Il n’est pas question, ici, de reléguer le travail d’un grand réalisateur aux oubliettes, ni de rejeter son art, sa parole ou son empire artistique. (Qui n’a jamais visionné de Pasolini, de Polanski ou de Allen, en toute connaissance de cause?) Il est plutôt question de ne pas utiliser un nom de supposé agresseur lors de la célébration publique que sont les Jutra. C’est une manière de respecter le/la/les victime(s). On ne va pas, après des allusions criminelles, aller remettre des statuettes nommées en l’honneur d’un présumé pédophile à des artistes. « Bravo, tu as bien joué, voici un pédo, tu peux l’exposer sur le manteau de ta cheminée. »

Ah et aussi, parlons de traitement. Monsieur Caron (nom fictif), quarantaine, a violé pendant douze ans la petite voisine d’à côté. On passe aux nouvelles de dix-huit heures l’annonce de sa présumée culpabilité, on montre une photo de sa face, que la population va immédiatement associer à une face de pédophile dangereux. Il va perdre sa job, sa réputation, et son entourage et ses proches vont le juger.

Mais Jutra lui, n’est pas inconnu.

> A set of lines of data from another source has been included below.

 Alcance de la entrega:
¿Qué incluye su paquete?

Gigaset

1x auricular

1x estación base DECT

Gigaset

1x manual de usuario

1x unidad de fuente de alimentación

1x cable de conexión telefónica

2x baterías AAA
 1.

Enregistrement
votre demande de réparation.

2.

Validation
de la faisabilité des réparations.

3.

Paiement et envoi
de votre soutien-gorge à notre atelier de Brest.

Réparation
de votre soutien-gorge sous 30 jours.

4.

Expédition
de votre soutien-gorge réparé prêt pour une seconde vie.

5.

Il possède une œuvre artistique qui l’a rendu célèbre, il a des amis de la trempe de Lise Payette, qui confondent homosexualité et pédophilie… On le défend par-ci, par-là, mais pourquoi? Certes, l’homme est mort, ressortir cette histoire entache sa réputation et il ne peut pas se défendre, mais, soyons honnêtes, on le défend à cause de son statut. On le défend lui, mais on ne défend pas monsieur Caron, nobody quarantenaire qui « fitte » dans le moule du pédo de la banlieue, et c’est excessivement malsain. C’est une preuve encore plus sale qu’il y a une loi pour les gens riches et célèbres et une autre pour le reste du monde, comme si Jutra passait pour un pédéraste et monsieur Caron pour un osti de pédo. Ça, c’est la première affaire.

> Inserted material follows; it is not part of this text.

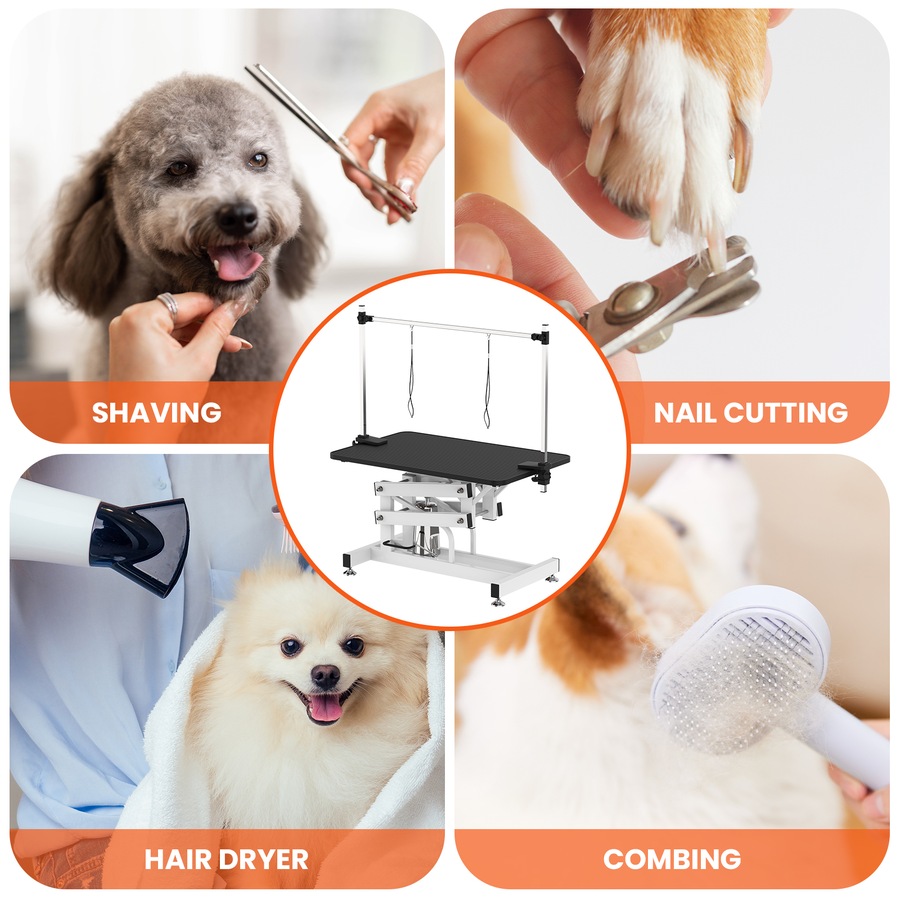 SHAVING

NAIL CUTTING

HAIR DRYER

COMBING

Deuxièmement, arrêtez, s’il vous plaît, de traiter les victimes de menteuses! Savez-vous l’ampleur du processus que ça peut prendre avant d’accepter de parler? Ça prend du temps en tabarnouche avant d’avoir suffisamment confiance en quelqu’un pour s’ouvrir. La honte ressentie après une agression ronge une victime, parfois pendant des années. S’il s’agit d’une personne proche (comme c’est souvent le cas), d’une personne célèbre ou avec une certaine autorité (comme c’est le cas présentement dans l’actualité), pouvez-vous comprendre que c’est encore plus délicat?

Je me suis promenée sur les réseaux sociaux, ces dernières semaines, et l’accueil médiatique que réservent certains aux victimes d’agressions sexuelles me fait froid dans le dos. « On ne peut pas croire les victimes sans preuve! On est dans un système où on est innocent jusqu’à preuve du contraire! » Oui, en effet, c’est le cas. Mais douter instantanément de la véracité des propos des victimes de crimes sexuels, c’est un peu se mettre la tête dans le sable.

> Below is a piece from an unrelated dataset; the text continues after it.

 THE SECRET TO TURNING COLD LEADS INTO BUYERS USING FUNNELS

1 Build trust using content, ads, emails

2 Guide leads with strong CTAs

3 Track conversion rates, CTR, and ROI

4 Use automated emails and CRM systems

Il y a deux camps; ça, je l’ai compris. Les agresseurs, les agressés. Soupçonner la parole des deuxièmes, qui n’ont que ça, la parole, parce que trop fragiles et honteux, c’est foutument dangereux. Je ne veux pas dire, ici, de ne pas croire les présumés agresseurs, ils ont aussi leur témoignage, mais ces jours-ci, la tendance semble tanguer vers le doute quant aux déclarations des victimes…

Que leur envoie-t-on comme message, alors? Vous pouvez parler! Mais on ne va pas vous croire! Hihi, hoho.

Il faut écouter plutôt que condamner. Où la société s’en va-t-elle si les victimes sont rendues muettes ou trop souvent jugées menteuses, comme c’est le cas dans l’affaire Ghomeshi? On détruit la mince brèche qui permettait ces mêmes déclarations, ces mêmes possibilités de délivrance de lourds secrets.

Veut-on vraiment museler les gens qui souffrent? Il faut faire attention à l’effet bâillon, c’est une lame à deux tranchants.

Oui, être innocent jusqu’à preuve du contraire est une bonne chose, cela protège de graves erreurs judiciaires comme c’est souvent le cas aux États-Unis, mais il faut faire bien attention de ne pas décourager de futurs témoignages.